Short problem 1:
In the passage on Major Snodgrass's war narrative, why do the writers think he should be glad to do justice to the Navy? Answer in one to three sentences.
Short problem 2:
Which two 1826 dates appear in the passage on Major Snodgrass's war narrative as dates of the London Gazette supplements to consult?

Source passage:
* begin *

We do not mean to charge Major Snodgrass with wilful misrepresentation, or intentional slight on the naval service, by the suppression of various affairs in which it was principally concerned; but we do think that an amende honorable is due from him to the Navy, and which, should a second edition of his book be called for, he will do most effectually by availing himself of that authentic publication called the London Gazette.* He will there perceive how much is wanting to render his Narrative of the Burmese War' a faithful record of the brilliant exploits that led to a final peace. We should think he would be glad of an opportunity of rendering this act of justice to a service, without whose efficacious aid it is at least doubtful, whether he and his comrades would have received those additional honours, rank, and emoluments, which have followed the close of the campaign.†

He will be reminded of what the valuable services of the navy have been in this war by consulting the following Supplements to the London Gazette:-November, 1824. February 23d, March 25th, April 24th, August 10th, 20th, October 28th, December 13th, 1825; April 25th and 26th, - 1826.

* end *

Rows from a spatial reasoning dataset
* begin *

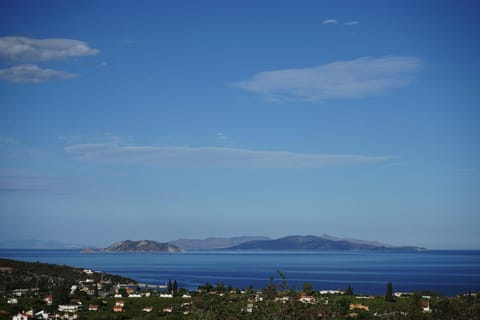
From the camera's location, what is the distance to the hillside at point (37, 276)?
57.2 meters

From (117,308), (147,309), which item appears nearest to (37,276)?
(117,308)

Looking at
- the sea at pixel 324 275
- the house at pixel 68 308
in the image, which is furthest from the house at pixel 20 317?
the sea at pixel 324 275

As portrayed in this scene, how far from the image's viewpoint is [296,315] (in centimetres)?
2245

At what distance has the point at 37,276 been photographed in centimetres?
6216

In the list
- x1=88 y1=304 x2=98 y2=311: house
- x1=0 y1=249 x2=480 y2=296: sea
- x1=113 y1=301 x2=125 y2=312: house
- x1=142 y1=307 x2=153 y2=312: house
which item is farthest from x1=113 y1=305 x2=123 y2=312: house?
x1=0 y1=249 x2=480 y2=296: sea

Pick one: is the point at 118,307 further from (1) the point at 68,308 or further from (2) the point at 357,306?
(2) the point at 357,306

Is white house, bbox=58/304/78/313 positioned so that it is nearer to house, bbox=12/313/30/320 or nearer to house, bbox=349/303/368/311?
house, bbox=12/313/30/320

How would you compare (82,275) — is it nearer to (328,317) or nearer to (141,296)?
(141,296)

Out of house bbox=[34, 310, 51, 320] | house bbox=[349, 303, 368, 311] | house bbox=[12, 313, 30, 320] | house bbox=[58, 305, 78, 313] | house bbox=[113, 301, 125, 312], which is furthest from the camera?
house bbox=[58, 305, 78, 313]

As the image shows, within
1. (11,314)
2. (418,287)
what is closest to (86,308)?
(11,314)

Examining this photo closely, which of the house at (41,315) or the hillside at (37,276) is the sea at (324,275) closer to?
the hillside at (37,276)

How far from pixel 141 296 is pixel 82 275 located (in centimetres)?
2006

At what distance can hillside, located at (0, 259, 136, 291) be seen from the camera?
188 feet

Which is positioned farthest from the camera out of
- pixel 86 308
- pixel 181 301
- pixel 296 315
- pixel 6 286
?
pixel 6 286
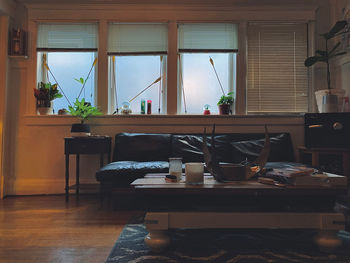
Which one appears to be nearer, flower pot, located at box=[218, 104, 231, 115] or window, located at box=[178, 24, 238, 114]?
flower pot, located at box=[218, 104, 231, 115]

* end *
* begin *

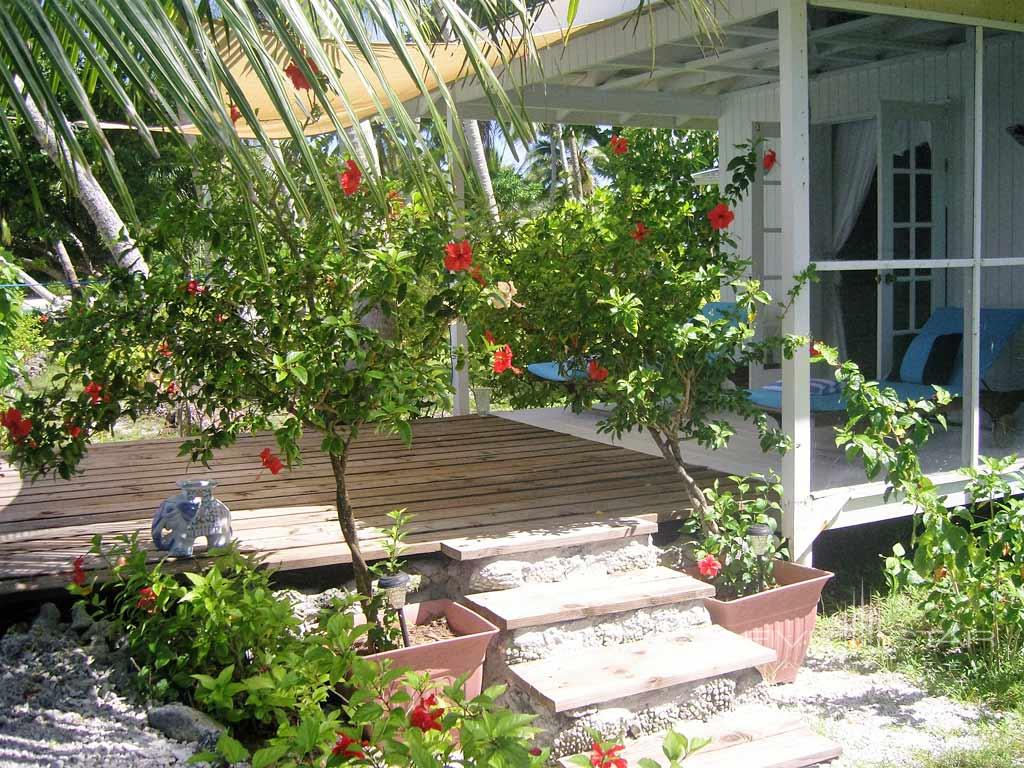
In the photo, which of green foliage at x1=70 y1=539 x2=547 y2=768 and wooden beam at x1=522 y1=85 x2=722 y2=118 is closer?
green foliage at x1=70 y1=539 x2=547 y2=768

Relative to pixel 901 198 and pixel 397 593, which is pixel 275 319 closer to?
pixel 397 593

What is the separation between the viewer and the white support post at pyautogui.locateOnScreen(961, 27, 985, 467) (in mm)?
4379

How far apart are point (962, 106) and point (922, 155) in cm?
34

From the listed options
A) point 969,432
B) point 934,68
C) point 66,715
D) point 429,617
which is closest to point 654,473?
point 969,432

* end *

Right answer 1:
Without the Navy's effective aid, it is at least doubtful that he and his comrades would have received the extra honors, rank, and emoluments that followed the close of the campaign.

Right answer 2:
April 25th and 26th, 1826.